[Records from a dataset]
--- --- ---
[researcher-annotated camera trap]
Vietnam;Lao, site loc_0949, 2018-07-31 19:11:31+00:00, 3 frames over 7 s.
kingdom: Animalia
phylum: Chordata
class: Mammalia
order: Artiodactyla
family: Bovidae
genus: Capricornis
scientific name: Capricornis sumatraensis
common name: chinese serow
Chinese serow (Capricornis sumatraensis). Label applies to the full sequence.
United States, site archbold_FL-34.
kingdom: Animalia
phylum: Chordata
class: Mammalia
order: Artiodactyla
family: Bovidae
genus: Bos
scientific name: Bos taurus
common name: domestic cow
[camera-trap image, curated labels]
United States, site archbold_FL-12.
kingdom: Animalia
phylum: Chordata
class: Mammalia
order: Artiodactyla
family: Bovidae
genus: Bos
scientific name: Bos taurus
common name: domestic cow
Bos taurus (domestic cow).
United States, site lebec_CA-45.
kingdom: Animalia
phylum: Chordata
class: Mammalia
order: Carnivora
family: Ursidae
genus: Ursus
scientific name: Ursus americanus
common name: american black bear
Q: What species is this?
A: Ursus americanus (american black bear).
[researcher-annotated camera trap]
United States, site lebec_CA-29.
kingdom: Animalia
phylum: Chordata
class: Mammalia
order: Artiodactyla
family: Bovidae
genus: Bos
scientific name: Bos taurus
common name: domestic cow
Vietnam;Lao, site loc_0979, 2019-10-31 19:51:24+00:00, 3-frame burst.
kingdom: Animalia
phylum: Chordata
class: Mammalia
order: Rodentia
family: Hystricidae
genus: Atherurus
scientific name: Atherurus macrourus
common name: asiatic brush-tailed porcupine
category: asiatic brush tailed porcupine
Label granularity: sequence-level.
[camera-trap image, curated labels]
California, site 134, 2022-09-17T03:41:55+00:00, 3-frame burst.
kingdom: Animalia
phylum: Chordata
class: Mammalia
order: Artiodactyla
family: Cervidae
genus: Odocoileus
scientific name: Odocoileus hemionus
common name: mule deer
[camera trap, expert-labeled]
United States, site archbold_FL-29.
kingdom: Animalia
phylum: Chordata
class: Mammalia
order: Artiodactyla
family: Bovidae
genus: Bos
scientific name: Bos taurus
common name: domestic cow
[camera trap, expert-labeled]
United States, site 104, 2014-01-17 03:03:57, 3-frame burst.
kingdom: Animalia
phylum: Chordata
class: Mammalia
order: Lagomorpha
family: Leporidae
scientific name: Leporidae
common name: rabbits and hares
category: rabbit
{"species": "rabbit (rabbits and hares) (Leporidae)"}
--- --- ---
### Assigned task
Using the data above, reproduce exactly the lines from the line that contains "United States, site lebec_CA-45." through the line that contains "common name: mule deer", including both.

### Written answer
United States, site lebec_CA-45.
kingdom: Animalia
phylum: Chordata
class: Mammalia
order: Carnivora
family: Ursidae
genus: Ursus
scientific name: Ursus americanus
common name: american black bear
Q: What species is this?
A: Ursus americanus (american black bear).
[researcher-annotated camera trap]
United States, site lebec_CA-29.
kingdom: Animalia
phylum: Chordata
class: Mammalia
order: Artiodactyla
family: Bovidae
genus: Bos
scientific name: Bos taurus
common name: domestic cow
Vietnam;Lao, site loc_0979, 2019-10-31 19:51:24+00:00, 3-frame burst.
kingdom: Animalia
phylum: Chordata
class: Mammalia
order: Rodentia
family: Hystricidae
genus: Atherurus
scientific name: Atherurus macrourus
common name: asiatic brush-tailed porcupine
category: asiatic brush tailed porcupine
Label granularity: sequence-level.
[camera-trap image, curated labels]
California, site 134, 2022-09-17T03:41:55+00:00, 3-frame burst.
kingdom: Animalia
phylum: Chordata
class: Mammalia
order: Artiodactyla
family: Cervidae
genus: Odocoileus
scientific name: Odocoileus hemionus
common name: mule deer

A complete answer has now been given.